WRITTEN EXERCISE:
Copy the records below word for word, keeping every line as it is, and leave out the pictures.

INFORMATION PROVIDED:
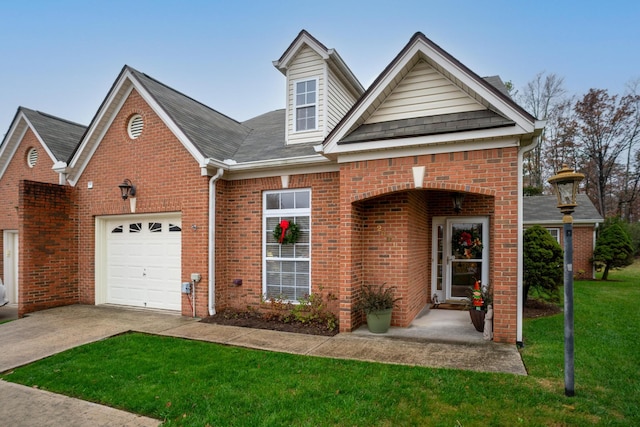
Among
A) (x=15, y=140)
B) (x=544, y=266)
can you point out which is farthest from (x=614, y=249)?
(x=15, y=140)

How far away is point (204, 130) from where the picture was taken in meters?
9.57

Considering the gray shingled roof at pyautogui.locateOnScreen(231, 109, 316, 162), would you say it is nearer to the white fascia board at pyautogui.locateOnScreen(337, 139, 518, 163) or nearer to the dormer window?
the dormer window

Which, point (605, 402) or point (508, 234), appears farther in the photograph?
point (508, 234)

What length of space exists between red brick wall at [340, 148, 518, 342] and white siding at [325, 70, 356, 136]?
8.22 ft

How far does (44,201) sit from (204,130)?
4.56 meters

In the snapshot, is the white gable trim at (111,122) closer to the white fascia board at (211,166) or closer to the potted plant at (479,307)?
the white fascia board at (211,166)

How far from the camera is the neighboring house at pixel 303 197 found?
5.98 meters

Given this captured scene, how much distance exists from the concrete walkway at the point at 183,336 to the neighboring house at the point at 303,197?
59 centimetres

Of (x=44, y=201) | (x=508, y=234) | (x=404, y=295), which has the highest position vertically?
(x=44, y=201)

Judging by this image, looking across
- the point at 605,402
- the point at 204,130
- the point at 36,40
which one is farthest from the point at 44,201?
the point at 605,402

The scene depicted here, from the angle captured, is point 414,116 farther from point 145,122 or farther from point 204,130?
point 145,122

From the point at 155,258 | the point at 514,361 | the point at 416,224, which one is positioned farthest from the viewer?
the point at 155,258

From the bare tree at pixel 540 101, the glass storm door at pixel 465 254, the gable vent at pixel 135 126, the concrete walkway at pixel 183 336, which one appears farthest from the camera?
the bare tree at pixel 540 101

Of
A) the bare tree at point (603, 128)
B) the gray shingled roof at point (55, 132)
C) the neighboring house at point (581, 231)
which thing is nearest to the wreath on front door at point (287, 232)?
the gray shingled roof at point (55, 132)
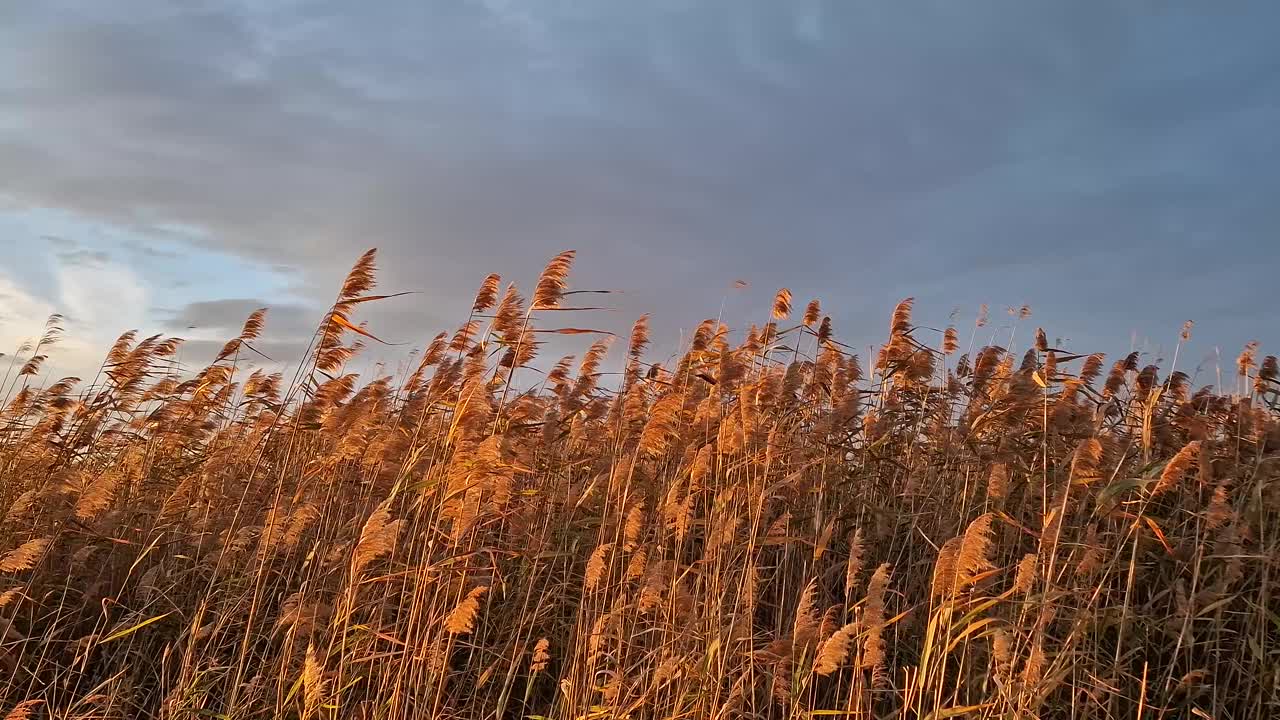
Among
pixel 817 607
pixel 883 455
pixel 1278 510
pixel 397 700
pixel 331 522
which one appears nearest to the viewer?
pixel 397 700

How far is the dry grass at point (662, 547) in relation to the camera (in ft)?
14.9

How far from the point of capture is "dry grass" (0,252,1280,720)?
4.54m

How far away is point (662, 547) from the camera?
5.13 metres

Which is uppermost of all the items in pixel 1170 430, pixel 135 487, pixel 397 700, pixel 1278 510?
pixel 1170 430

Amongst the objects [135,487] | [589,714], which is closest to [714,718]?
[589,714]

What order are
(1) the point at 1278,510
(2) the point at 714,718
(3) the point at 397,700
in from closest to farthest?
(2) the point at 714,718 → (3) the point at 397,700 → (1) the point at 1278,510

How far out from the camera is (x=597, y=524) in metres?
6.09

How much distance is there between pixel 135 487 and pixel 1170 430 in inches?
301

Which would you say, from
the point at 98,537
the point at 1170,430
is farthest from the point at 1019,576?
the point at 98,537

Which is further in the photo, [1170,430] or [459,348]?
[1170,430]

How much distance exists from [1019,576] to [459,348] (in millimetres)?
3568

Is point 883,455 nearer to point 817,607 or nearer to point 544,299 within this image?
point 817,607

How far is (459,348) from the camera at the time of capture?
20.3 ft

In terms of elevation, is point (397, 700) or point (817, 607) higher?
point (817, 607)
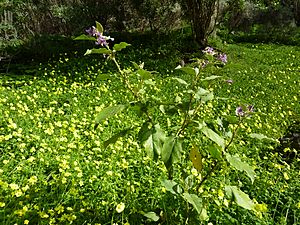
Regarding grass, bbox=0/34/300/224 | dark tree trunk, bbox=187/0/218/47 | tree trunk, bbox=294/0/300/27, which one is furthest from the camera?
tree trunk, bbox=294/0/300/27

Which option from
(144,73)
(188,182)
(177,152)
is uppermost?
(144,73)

COMPLETED EXERCISE:
Among
A) (x=15, y=140)
B) (x=544, y=266)
can you point out which is farthest from (x=614, y=249)?
(x=15, y=140)

How far away is point (204, 130) from where the picture was taken in meters?
9.57

Considering the gray shingled roof at pyautogui.locateOnScreen(231, 109, 316, 162), would you say it is nearer to the white fascia board at pyautogui.locateOnScreen(337, 139, 518, 163) or nearer to the dormer window?
the dormer window

Which, point (605, 402) or point (508, 234), appears farther in the photograph?
point (508, 234)

What length of space exists between red brick wall at [340, 148, 518, 342] and white siding at [325, 70, 356, 136]?
8.22 ft

How far does (44,201) sit from (204,130)?
4.56 meters

In the snapshot, is the white gable trim at (111,122) closer to the white fascia board at (211,166) or closer to the potted plant at (479,307)?
the white fascia board at (211,166)

How far from the camera is the neighboring house at pixel 303 197 found?
5.98 meters

Given this captured scene, how much distance exists from the concrete walkway at the point at 183,336 to the neighboring house at the point at 303,197?
59 centimetres

Of (x=44, y=201) | (x=508, y=234) | (x=404, y=295), which has the highest position vertically?
(x=44, y=201)

Judging by this image, looking across
- the point at 605,402
- the point at 204,130
- the point at 36,40
which one is farthest from the point at 44,201?
the point at 605,402

The scene depicted here, from the angle captured, is point 414,116 farther from point 145,122 or farther from point 204,130?
point 145,122

From the point at 155,258 | the point at 514,361 | the point at 416,224, which one is positioned farthest from the viewer?
the point at 155,258

From the bare tree at pixel 540 101, the glass storm door at pixel 465 254, the gable vent at pixel 135 126, the concrete walkway at pixel 183 336, which one appears farthest from the camera?
the bare tree at pixel 540 101

Of
A) the bare tree at point (603, 128)
B) the gray shingled roof at point (55, 132)
C) the neighboring house at point (581, 231)
which thing is nearest to the wreath on front door at point (287, 232)?
the gray shingled roof at point (55, 132)
Among
pixel 817 607
pixel 883 455
pixel 1278 510
pixel 397 700
pixel 331 522
which one appears nearest to the viewer?
pixel 397 700

How far is the dry grass at point (662, 547) in relation to the camera (in ft)?
14.9

How far from the point of capture is "dry grass" (0,252,1280,720)?
4.54m

How far away is point (662, 547) from the camera?
5.13 metres

Which is uppermost of all the items in pixel 1170 430, pixel 135 487, pixel 397 700, pixel 1278 510?
pixel 1170 430

Amongst the objects [135,487] | [589,714], which is closest to [714,718]?
[589,714]

What order are
(1) the point at 1278,510
(2) the point at 714,718
(3) the point at 397,700
in from closest to farthest?
(2) the point at 714,718 → (3) the point at 397,700 → (1) the point at 1278,510

How far out from the camera is (x=597, y=524) in metres?
6.09

How much distance is there between pixel 135 487 and pixel 1170 430 in inches?
301

Which would you say, from
the point at 98,537
the point at 1170,430
is farthest from the point at 1019,576?
the point at 98,537

Which is further in the photo, [1170,430] or [459,348]?
[1170,430]

How much distance exists from [1019,576] to [459,348] (in millimetres)?
3568

Is point 883,455 nearer to point 817,607 or nearer to point 544,299 within this image?
point 817,607

How far is (459,348) from the camera at the time of capture?
20.3 ft

In terms of elevation, is point (397, 700) or point (817, 607) higher?
point (817, 607)
Regarding grass, bbox=0/34/300/224 | dark tree trunk, bbox=187/0/218/47 | tree trunk, bbox=294/0/300/27, which one is furthest from the camera?
tree trunk, bbox=294/0/300/27

Which option from
(144,73)
(188,182)
(177,152)
is uppermost?
(144,73)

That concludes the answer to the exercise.